[Start of section]

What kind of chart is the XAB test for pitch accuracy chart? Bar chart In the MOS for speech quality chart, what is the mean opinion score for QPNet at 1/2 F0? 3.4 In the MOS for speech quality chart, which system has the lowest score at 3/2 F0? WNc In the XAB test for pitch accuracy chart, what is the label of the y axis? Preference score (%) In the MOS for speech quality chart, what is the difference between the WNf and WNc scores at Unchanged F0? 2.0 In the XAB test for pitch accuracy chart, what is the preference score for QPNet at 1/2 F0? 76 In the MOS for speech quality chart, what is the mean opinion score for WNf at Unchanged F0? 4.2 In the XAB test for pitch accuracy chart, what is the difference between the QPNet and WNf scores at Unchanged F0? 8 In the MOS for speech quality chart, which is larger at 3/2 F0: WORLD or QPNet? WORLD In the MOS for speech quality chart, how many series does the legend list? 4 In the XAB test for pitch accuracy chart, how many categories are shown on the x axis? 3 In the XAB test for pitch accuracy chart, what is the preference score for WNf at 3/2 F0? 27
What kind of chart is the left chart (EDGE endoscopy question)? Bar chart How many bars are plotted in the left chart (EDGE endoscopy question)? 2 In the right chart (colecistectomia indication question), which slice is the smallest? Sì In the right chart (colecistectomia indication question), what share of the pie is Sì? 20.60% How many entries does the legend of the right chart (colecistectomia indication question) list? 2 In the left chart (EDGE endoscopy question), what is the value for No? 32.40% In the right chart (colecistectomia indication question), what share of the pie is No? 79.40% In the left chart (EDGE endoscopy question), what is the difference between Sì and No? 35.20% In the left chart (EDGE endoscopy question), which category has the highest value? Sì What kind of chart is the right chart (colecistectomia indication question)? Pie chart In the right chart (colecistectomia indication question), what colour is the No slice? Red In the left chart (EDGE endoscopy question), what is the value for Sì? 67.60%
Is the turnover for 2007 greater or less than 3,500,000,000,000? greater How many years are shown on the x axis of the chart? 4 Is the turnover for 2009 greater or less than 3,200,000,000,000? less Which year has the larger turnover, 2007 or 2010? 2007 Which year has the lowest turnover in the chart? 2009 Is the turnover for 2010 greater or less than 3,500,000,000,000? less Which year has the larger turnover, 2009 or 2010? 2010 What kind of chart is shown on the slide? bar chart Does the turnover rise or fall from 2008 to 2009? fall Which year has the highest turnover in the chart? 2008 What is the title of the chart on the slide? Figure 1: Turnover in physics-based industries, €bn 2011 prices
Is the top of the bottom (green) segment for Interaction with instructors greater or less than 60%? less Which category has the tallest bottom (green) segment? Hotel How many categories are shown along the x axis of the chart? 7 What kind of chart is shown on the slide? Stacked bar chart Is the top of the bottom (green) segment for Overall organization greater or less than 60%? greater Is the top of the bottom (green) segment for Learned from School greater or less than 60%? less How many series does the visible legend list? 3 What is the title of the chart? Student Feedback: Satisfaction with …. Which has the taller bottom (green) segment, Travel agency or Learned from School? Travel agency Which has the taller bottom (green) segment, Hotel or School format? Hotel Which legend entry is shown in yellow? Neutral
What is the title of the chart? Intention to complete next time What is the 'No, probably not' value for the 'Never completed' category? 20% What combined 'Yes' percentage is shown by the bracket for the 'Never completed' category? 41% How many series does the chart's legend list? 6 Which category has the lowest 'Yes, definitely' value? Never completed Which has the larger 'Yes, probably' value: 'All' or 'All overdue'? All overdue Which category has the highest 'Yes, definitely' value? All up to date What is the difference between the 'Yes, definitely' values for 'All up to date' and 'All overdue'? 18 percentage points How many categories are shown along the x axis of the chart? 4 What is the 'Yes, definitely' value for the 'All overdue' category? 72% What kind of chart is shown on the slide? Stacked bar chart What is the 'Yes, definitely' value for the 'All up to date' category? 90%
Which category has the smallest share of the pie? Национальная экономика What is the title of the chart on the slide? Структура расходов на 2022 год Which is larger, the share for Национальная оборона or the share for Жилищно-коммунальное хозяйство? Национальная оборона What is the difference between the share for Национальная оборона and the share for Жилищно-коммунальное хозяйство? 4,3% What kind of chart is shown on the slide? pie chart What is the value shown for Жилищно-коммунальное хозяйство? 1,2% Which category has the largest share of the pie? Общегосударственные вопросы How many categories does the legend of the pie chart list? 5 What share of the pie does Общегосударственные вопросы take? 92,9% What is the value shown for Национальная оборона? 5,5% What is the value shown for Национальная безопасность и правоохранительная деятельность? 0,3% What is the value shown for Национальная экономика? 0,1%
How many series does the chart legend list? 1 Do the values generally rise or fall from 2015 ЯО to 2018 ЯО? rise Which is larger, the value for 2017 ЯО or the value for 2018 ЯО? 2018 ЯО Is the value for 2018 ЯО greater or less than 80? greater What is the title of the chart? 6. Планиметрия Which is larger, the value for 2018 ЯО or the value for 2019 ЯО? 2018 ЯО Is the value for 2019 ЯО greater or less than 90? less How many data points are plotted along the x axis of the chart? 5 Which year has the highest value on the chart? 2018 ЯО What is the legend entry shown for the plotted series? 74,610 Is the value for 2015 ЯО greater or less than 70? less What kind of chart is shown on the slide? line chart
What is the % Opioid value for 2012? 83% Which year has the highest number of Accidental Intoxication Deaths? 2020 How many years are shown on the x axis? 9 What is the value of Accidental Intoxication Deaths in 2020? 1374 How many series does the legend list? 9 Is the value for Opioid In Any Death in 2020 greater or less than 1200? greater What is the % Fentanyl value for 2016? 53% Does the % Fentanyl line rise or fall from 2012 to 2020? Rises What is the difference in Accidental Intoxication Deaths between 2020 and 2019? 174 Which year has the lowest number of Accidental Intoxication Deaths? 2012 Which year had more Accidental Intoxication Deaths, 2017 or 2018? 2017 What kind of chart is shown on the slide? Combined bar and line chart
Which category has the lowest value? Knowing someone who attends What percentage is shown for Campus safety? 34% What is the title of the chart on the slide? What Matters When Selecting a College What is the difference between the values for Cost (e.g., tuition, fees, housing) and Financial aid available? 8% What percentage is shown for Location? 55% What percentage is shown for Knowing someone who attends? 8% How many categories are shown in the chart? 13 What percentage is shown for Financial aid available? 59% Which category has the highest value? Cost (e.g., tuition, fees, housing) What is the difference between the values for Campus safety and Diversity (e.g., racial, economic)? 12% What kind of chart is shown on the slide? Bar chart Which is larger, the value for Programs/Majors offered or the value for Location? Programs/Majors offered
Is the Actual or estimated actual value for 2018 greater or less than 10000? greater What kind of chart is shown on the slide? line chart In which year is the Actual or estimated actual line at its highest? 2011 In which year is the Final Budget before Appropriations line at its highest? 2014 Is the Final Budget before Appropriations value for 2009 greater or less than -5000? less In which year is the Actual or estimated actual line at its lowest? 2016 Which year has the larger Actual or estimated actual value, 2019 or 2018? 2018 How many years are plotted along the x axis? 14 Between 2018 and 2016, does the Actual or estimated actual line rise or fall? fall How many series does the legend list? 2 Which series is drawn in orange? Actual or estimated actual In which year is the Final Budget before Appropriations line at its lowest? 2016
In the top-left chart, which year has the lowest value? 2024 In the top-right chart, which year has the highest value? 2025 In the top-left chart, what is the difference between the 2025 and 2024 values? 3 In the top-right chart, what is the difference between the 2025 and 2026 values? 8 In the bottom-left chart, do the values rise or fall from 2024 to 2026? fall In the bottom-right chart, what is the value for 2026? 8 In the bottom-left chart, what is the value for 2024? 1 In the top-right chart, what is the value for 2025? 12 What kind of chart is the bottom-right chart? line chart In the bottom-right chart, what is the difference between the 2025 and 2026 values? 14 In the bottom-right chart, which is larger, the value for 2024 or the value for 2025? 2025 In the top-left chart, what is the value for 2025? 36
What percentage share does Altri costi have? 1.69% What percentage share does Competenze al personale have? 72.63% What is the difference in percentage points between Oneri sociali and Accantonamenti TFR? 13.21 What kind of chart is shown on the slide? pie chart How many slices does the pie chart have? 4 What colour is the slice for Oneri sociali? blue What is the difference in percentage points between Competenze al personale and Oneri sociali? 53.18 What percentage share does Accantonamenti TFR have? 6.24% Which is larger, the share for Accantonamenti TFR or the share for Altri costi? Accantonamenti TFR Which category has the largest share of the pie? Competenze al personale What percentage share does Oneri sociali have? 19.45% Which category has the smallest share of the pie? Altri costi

[End of section]

## DIRECTIVE
Identify each of the lines above that contains the string "physics", and copy those lines.

## EXERCISE SOLUTION
Is the turnover for 2007 greater or less than 3,500,000,000,000? greater How many years are shown on the x axis of the chart? 4 Is the turnover for 2009 greater or less than 3,200,000,000,000? less Which year has the larger turnover, 2007 or 2010? 2007 Which year has the lowest turnover in the chart? 2009 Is the turnover for 2010 greater or less than 3,500,000,000,000? less Which year has the larger turnover, 2009 or 2010? 2010 What kind of chart is shown on the slide? bar chart Does the turnover rise or fall from 2008 to 2009? fall Which year has the highest turnover in the chart? 2008 What is the title of the chart on the slide? Figure 1: Turnover in physics-based industries, €bn 2011 prices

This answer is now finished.